- [Page text]
Living a sustainable life with babies and children presents challenges that many don’t think about before kids. Staff writer and mother of two Virginia Petrucci shares her 10 Zero Waste Parenting Tips.
By Virginia Petrucci
Zero waste living and parenting? While this might seem like an unattainable aspiration, slow living can be incorporated into our parenting practices with the right mindset and proper resources. With a little bit of research and a lot of heart, we can start showing our kids what it’s like to live responsibly and gracefully–for the environment, for each other, and for ourselves.
1. Cloth Diapering
Replacing regular disposable baby diapers with environmentally friendly cloth diapers is the first step that many parents take on their journey towards a sustainable family life. Disposable diapers take up to 500 years to decompose in a landfill – yep, 500 years! Disposable diapers are also the 3rd largest consumer component of all landfill waste. Although disposable diapers have been the go-to solution for baby diapering for many years, cloth diapers are becoming increasingly popular, and there are a host of different cloth diaper options and brands available. If you aren’t totally ready to ditch the disposables, start by cloth diapering at home, and then transition to cloth baby diapers on the go – it’s easier than you think!

- [Exercise aim] Rewrite everything in the zero waste parenting article from "Living a sustainable" down to "and for ourselves.", putting "little ones" in place of "kids".

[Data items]
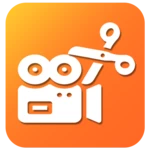 Logo of video editor android Application 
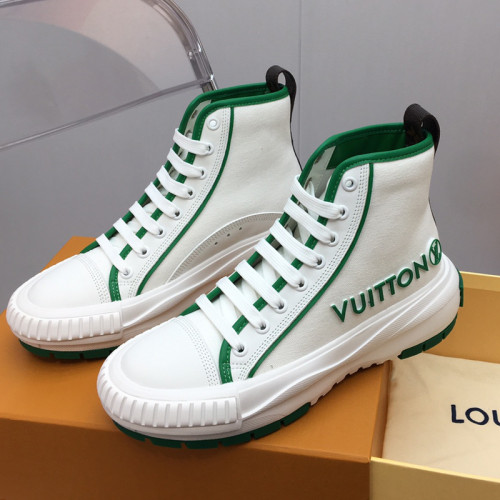 Louis Vuitton Womens Shoes Fashion Boots Luxury Brand LV SQUAD SNEAKER with Original Box 1AADAP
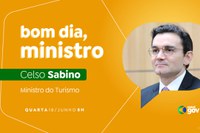 Celso Sabino aborda preparação para COP 30, festejos juninos e apoio aos gaúchos no Bom Dia, Ministro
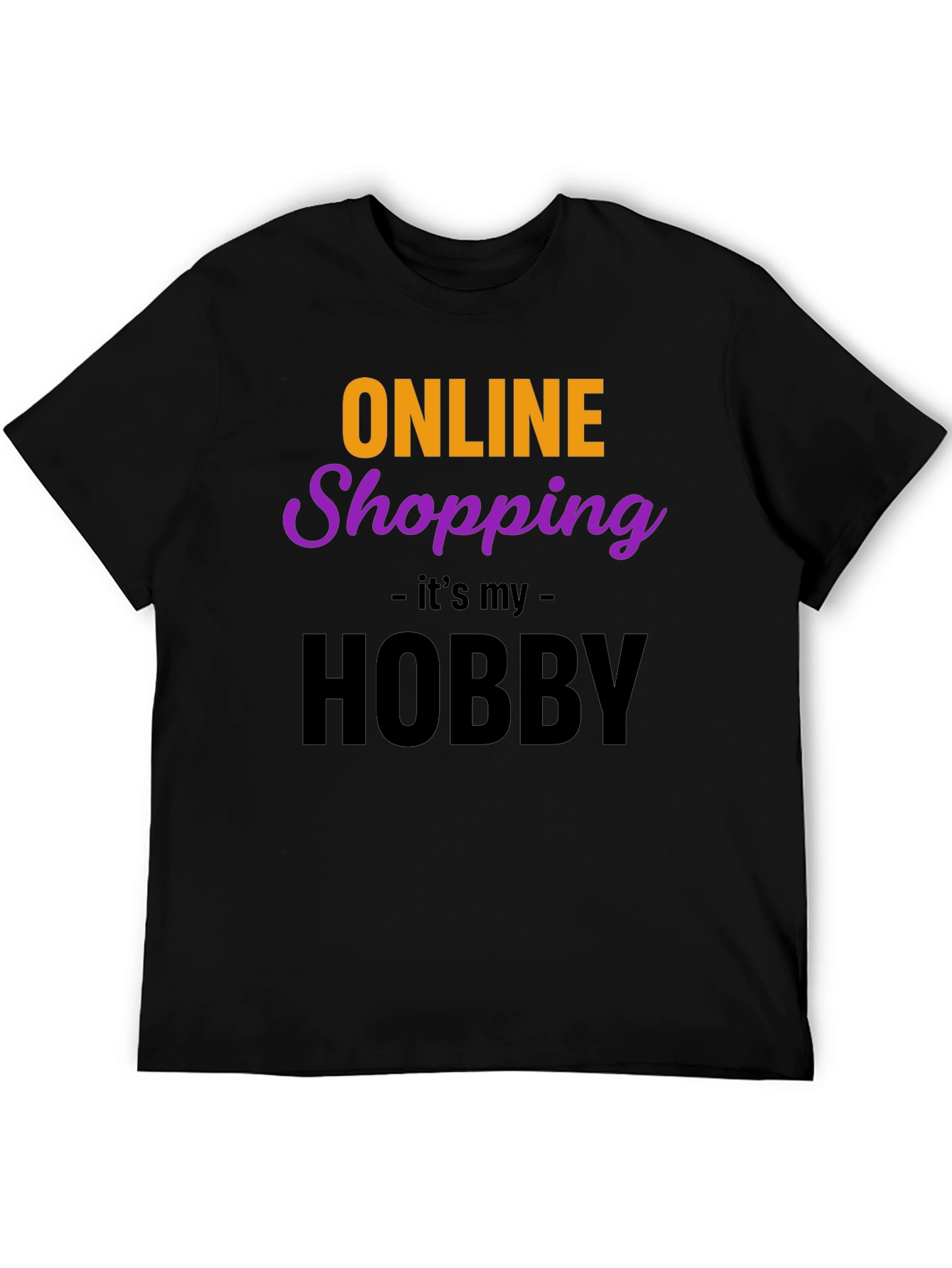Online Shopping Hobby T-Shirt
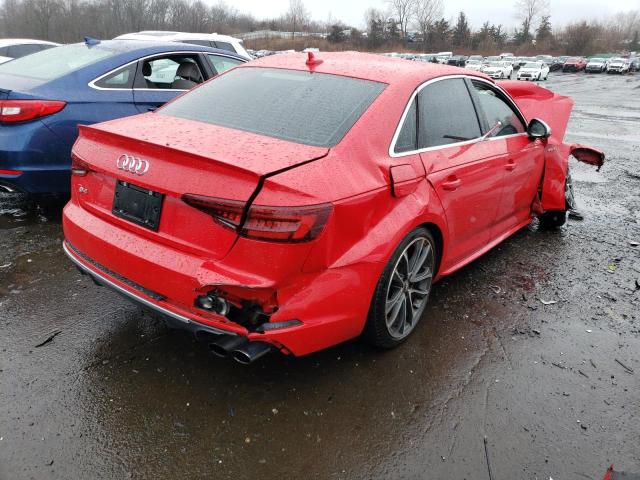 2018 AUDI S4 PRESTIG WAUC4BF42JA024879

- [Solution to this problem]
Living a sustainable life with babies and children presents challenges that many don’t think about before little ones. Staff writer and mother of two Virginia Petrucci shares her 10 Zero Waste Parenting Tips.
By Virginia Petrucci
Zero waste living and parenting? While this might seem like an unattainable aspiration, slow living can be incorporated into our parenting practices with the right mindset and proper resources. With a little bit of research and a lot of heart, we can start showing our little ones what it’s like to live responsibly and gracefully–for the environment, for each other, and for ourselves.